Dataset entries –
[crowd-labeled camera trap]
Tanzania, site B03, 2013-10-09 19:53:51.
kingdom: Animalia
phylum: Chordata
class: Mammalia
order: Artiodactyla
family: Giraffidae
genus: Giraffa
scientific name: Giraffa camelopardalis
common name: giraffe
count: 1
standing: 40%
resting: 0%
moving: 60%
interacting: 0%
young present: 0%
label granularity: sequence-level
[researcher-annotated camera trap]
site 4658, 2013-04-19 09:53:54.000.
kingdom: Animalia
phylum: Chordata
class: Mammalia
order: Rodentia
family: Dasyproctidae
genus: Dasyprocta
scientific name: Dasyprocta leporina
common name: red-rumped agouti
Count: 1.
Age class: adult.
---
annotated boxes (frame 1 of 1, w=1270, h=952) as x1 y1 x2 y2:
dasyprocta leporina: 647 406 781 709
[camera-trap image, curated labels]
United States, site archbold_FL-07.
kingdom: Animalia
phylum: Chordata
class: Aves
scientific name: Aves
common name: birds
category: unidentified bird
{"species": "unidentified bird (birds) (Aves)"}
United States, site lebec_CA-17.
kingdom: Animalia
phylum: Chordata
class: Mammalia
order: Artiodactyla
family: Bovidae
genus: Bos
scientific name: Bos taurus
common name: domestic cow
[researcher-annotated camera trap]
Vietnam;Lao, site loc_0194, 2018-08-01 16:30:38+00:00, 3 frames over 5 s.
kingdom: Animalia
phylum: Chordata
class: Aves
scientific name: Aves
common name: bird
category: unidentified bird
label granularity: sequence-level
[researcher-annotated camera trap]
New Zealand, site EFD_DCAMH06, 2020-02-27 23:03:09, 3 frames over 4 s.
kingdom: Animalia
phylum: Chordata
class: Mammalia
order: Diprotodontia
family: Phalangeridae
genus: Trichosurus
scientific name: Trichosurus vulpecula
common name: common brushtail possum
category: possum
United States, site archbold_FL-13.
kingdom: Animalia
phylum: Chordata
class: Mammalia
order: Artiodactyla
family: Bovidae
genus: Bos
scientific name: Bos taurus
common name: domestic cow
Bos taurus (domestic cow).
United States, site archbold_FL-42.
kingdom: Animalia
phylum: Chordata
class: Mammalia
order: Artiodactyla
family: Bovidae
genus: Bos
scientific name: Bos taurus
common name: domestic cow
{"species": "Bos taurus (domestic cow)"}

WORK INSTRUCTION – Filter the records above for the string "States" and copy each matching line.

ANSWER TO THE EXERCISE –
United States, site archbold_FL-07.
United States, site lebec_CA-17.
United States, site archbold_FL-13.
United States, site archbold_FL-42.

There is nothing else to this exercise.